As happened on Ethereum and Classic, this could result in cross-chain transaction replay. Transaction replay happens when transactions on one chain are replayed on the other chain, moving both types of coins.
“Imagine that as a result of fork, you got both Bitcoin (Core bitcoins) and BUTC (Bitcoin Unlimited bitcoins) on the same addresses,” explains Arvicco. “Now, you want to pay for something with BTC, but to your surprise the same amount of BUTC is also moving to the seller’s address, even though they were not supposed to.”
Another example would be if one wanted to get rid of their BUTC via an over the counter transaction. You get the payment and transfer your BUTC to the buyer. But, the ‘core’ bitcoins from the same address are also sent. This could damage user confidence and diminish the use-case for on-chain transactions.
Whereas Ethereum’s replay problem was mostly dealt with via ‘splitter’ contracts designed to separate ETH from ETC, Bitcoin does not have the scripting capabilities to deploy such contracts.
“The only practical way to mitigate the issue would be mixing the legacy coins with post-fork mined coins of different flavors, either BTC or BUTC,” he says.
Developers could introduce incompatible transaction formats, which could preclude a second hard fork – this was the solution used on the ETH/ETC networks.
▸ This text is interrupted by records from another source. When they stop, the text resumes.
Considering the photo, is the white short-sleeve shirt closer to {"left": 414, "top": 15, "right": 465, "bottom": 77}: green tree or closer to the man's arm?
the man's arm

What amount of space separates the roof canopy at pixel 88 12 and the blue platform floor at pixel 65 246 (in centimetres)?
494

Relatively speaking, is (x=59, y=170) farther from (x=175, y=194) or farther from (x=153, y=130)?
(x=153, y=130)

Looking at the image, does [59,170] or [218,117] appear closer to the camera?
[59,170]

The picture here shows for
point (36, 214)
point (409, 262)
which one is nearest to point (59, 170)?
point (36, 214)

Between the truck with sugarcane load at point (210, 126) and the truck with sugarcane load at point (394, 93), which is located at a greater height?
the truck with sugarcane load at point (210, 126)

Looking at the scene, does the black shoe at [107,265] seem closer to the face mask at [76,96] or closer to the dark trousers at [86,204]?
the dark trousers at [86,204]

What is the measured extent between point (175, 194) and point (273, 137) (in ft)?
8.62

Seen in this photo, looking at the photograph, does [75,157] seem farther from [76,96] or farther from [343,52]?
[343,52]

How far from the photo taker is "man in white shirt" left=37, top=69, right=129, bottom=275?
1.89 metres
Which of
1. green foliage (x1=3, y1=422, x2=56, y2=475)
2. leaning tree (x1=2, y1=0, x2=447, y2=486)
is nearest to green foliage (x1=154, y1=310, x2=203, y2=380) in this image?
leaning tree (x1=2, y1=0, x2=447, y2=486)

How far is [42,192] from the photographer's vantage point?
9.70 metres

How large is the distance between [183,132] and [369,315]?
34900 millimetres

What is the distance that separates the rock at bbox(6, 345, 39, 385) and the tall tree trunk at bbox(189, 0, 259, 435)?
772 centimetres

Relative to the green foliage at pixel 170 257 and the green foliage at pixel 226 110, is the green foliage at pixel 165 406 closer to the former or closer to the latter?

Replay protection could also be introduced simultaneously with the first fork, but this option is not being publicly discussed by developers.
“In practical terms, both networks would be hardly usable for some time after a fork due to replay attacks,” believes Arvicco. “For normal users, it will be problematic to gain the knowledge how to protect themselves from it, so they’ll probably stop using the network altogether.”
Splitting Coins is Not Hard, for Some
Many people are not worried about a split, including Bitcoin developer Peter Todd. “It’s easy to split Bitcoins via nLockTime, as the exact height of the different chains will definitely be different,” says Mr. Todd on Reddit. “I’ve been asked by two or three exchanges to evaluate their plans to do exactly that. IIRC one had invented the technique themselves, and one or two others I suggested it to them.”
But, while splitting his BTC from his BUTC via nLockTime might be easy for longtime Bitcoin developer Peter Todd, this might not be so for the common bitcoin user.